How to complete this task
Go through the material below and copy all lines with "haqida".

[[ Data, beginning ]]

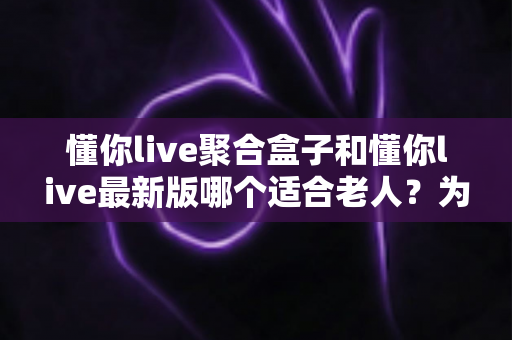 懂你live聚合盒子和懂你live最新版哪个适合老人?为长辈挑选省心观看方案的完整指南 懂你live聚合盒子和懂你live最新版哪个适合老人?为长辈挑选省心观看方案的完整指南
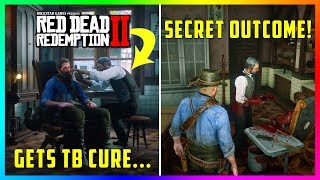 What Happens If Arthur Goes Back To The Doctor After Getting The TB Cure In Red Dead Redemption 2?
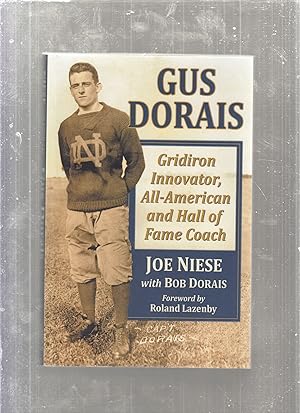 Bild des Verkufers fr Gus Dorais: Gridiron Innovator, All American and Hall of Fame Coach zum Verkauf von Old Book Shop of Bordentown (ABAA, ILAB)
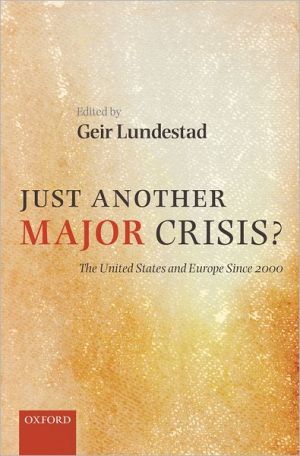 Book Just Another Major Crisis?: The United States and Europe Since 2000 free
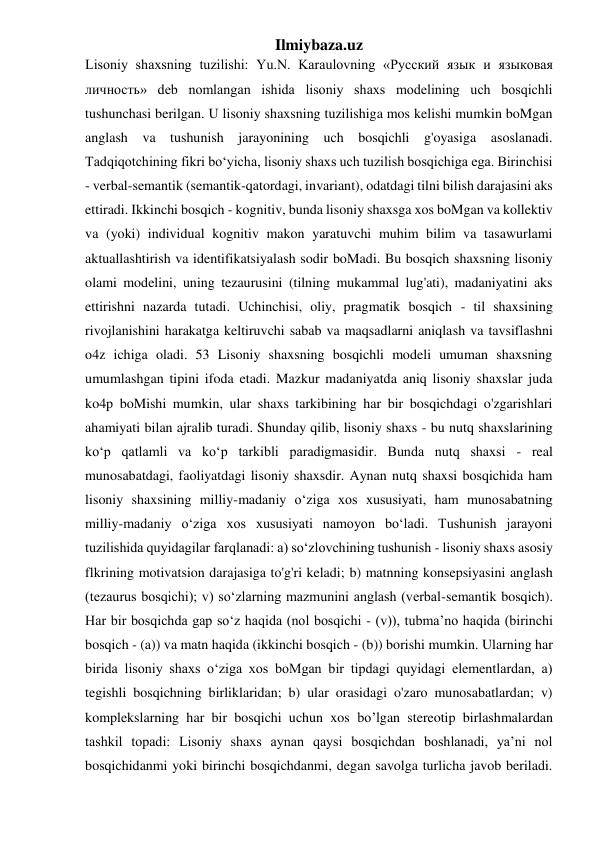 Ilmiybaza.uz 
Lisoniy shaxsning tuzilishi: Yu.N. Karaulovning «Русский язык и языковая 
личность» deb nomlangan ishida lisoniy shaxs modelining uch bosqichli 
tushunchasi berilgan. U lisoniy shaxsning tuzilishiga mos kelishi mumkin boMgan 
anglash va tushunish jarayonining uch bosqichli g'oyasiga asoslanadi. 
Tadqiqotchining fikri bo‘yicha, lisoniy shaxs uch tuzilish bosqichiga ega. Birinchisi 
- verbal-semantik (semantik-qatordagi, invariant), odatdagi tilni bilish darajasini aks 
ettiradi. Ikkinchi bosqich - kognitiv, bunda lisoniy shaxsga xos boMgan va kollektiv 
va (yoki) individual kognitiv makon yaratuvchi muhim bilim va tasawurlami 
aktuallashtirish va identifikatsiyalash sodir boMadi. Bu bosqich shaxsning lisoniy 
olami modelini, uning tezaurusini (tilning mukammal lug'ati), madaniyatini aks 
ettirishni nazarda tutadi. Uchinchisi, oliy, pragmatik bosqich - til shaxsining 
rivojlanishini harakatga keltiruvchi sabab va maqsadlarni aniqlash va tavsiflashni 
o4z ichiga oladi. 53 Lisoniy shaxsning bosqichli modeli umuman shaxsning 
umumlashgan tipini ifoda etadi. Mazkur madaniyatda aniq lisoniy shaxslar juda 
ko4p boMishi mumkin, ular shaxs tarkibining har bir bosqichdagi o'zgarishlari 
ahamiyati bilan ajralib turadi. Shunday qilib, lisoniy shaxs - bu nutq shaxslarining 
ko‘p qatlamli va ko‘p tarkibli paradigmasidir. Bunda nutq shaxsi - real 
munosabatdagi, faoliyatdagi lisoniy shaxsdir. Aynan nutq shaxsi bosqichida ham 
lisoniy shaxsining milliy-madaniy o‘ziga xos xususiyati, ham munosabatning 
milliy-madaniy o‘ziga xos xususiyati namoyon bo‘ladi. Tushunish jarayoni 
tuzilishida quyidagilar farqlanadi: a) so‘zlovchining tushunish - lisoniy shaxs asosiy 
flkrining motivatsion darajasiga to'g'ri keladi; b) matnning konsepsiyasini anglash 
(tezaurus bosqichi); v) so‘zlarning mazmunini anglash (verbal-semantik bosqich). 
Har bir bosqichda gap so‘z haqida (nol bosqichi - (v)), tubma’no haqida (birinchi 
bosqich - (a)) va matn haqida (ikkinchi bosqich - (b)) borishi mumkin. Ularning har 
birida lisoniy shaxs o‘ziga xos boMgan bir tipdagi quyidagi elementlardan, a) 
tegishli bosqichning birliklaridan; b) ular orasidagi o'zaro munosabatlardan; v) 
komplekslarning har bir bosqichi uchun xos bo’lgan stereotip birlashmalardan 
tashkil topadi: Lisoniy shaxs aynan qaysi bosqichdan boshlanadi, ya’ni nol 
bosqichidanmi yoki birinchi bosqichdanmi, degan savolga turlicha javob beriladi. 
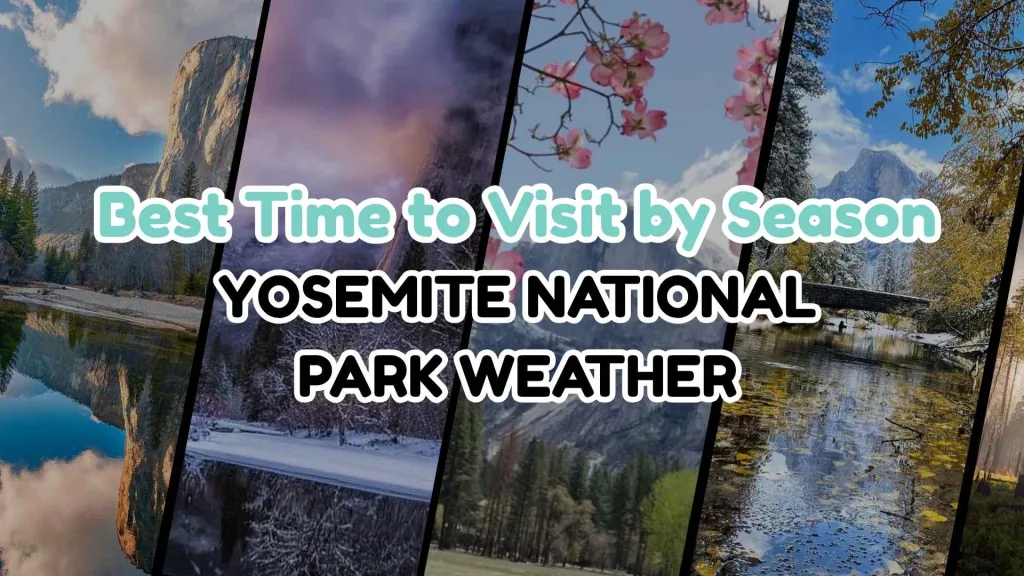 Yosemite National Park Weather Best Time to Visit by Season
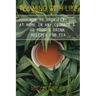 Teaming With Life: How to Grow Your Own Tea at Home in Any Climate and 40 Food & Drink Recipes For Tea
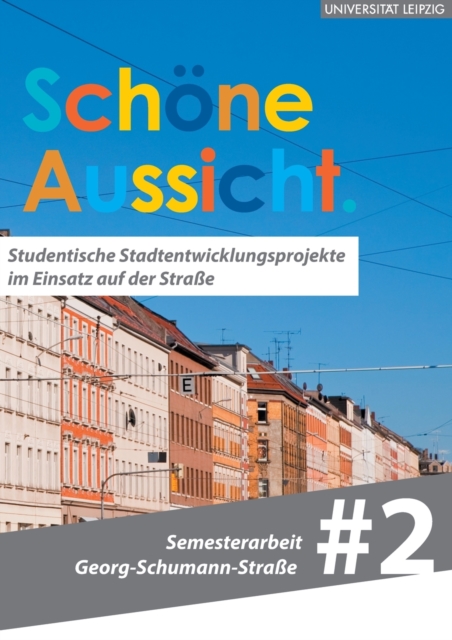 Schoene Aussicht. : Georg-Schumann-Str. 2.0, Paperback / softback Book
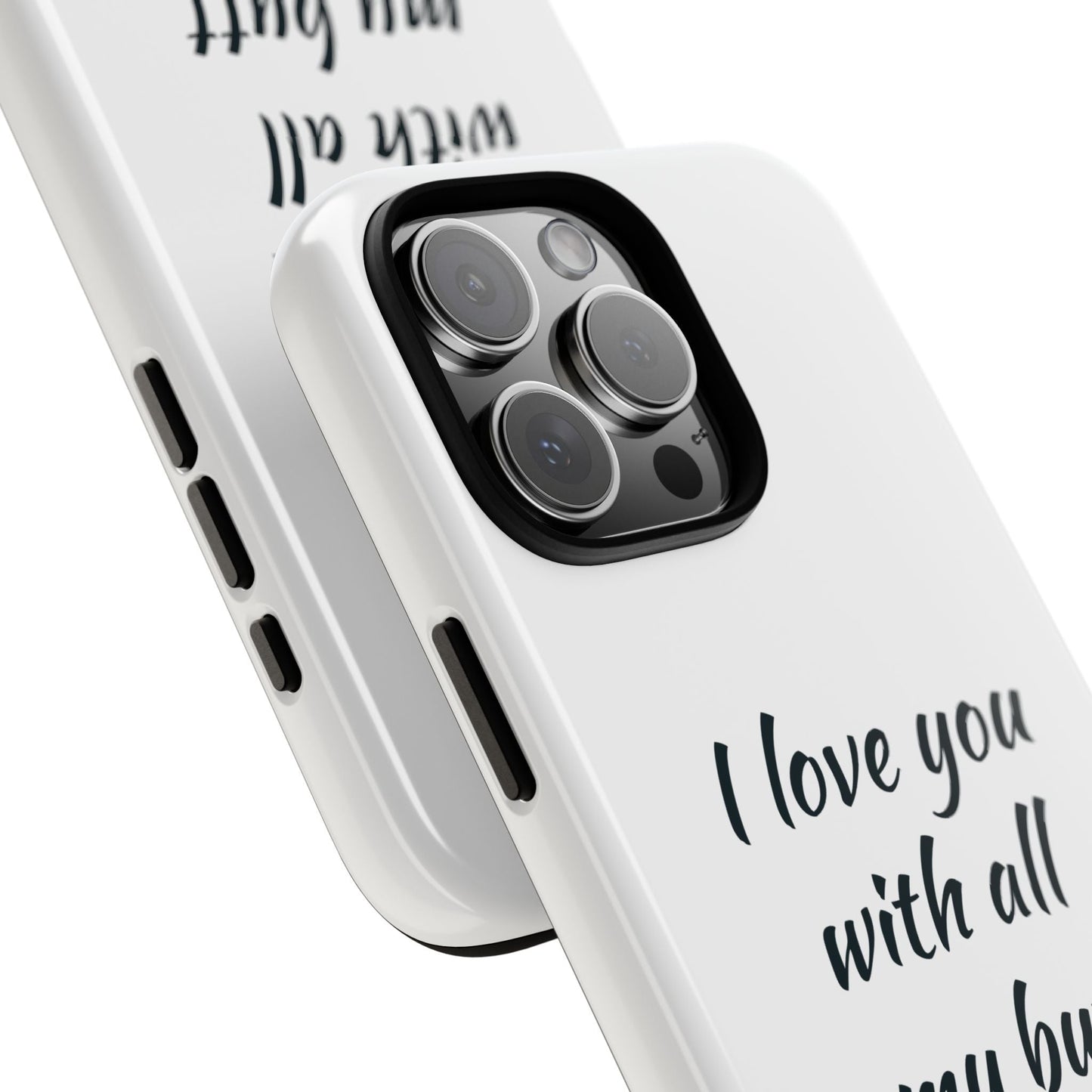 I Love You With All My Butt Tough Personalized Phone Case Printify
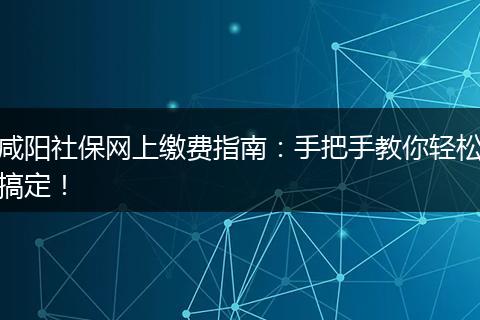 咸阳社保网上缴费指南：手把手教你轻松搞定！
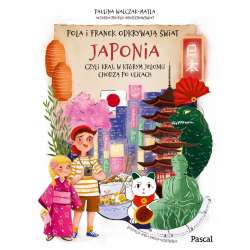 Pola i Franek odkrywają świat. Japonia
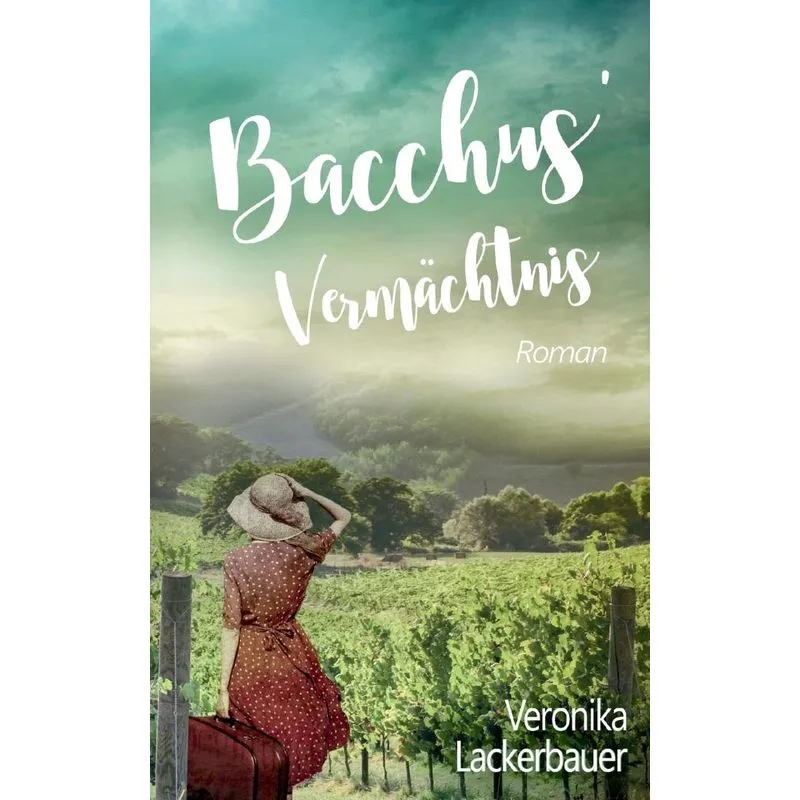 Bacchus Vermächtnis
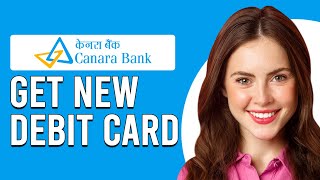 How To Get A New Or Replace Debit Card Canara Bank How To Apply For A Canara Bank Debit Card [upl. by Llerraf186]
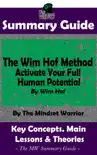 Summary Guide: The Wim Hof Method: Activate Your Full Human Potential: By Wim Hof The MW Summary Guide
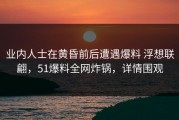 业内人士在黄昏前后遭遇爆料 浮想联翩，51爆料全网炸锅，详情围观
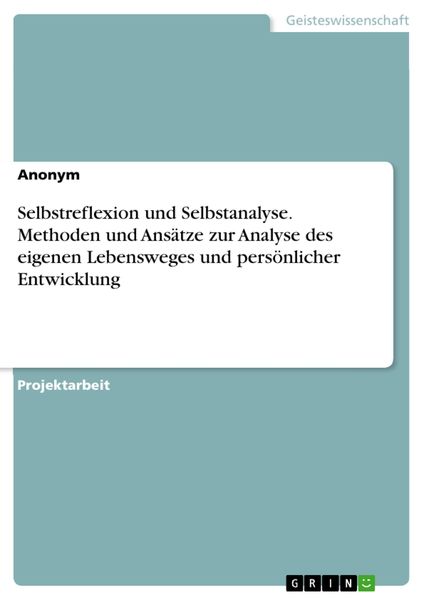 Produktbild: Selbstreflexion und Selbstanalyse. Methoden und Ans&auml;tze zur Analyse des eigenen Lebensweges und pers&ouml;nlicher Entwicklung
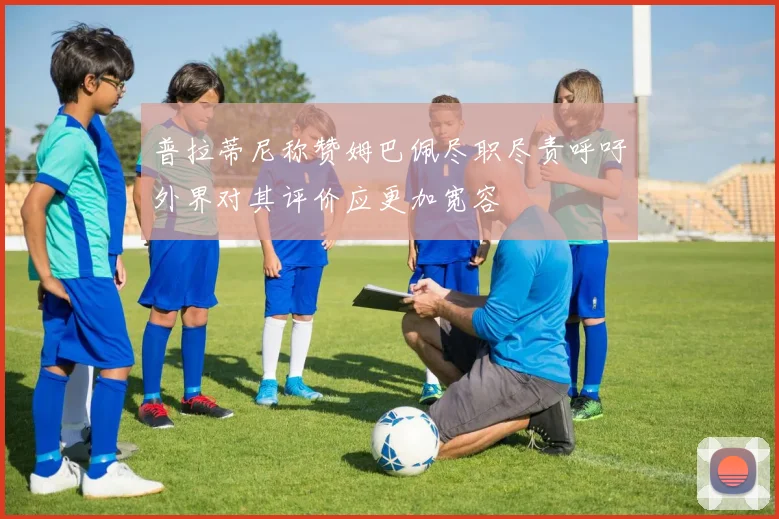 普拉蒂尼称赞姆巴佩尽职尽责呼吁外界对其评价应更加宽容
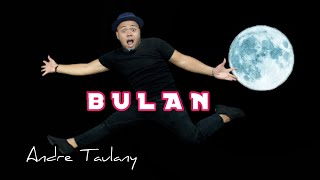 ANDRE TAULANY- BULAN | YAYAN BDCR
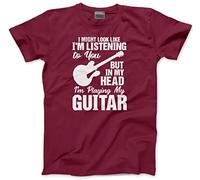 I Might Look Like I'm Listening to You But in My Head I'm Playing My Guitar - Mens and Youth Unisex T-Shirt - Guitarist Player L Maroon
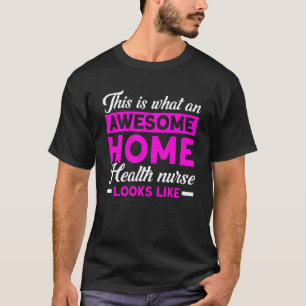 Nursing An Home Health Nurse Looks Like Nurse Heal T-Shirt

[[ Data, end ]]

Reply to the task
Har bir bosqichda gap so‘z haqida (nol bosqichi - (v)), tubma’no haqida (birinchi 
bosqich - (a)) va matn haqida (ikkinchi bosqich - (b)) borishi mumkin. Ularning har 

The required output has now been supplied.